If you’re seeking financing for your business, SoFi is here to support you. On SoFi’s marketplace, you can shop and compare financing options for your business in minutes.
FAQ
What are the different kinds of cash flow loans?
Cash flow loans may include term loans, lines of credit, merchant cash advances, and invoice factoring. Each one has its own pros and cons, as well as its distinct requirements based on how your business brings in income.
In what situations is a cash flow loan the best option?
A cash flow loan is ideal for businesses that don’t qualify for traditional bank or SBA loans. But interest rates and fees for a cash flow loan are typically higher, and this type of financing doesn’t always help build your business credit history. It’s important to explore all of your options and feel comfortable about your company’s ability to repay the loan.

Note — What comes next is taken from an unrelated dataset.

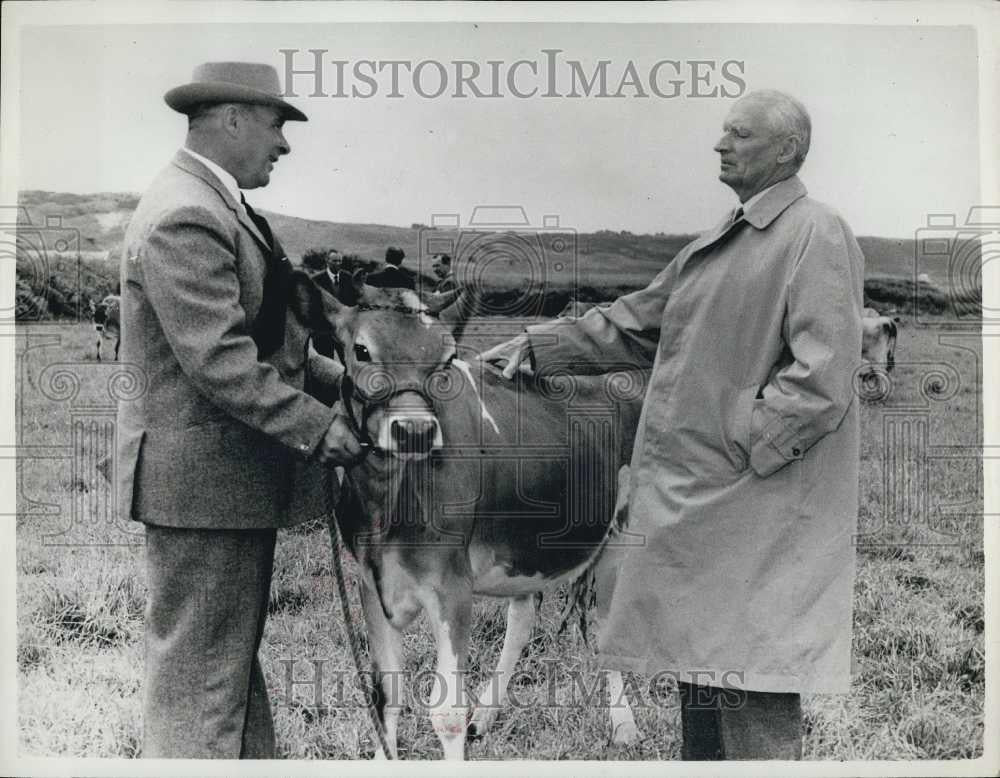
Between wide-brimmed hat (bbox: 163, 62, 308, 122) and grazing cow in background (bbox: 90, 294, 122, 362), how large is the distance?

Who qualifies for a cash flow loan?
Compared to a startup, a company with a history of revenue is better positioned to get approved for a cash flow loan for small businesses. Your company typically needs a history of revenue in order to demonstrate your ability to repay the loan based on future sales.
Can I get a cash flow loan with bad credit?
Credit history is weighed less heavily than your revenue data when you’re applying for a cash flow loan. That doesn’t mean your business and personal credit scores aren’t reviewed at all, but it does mean you could still potentially get approved even with bad credit.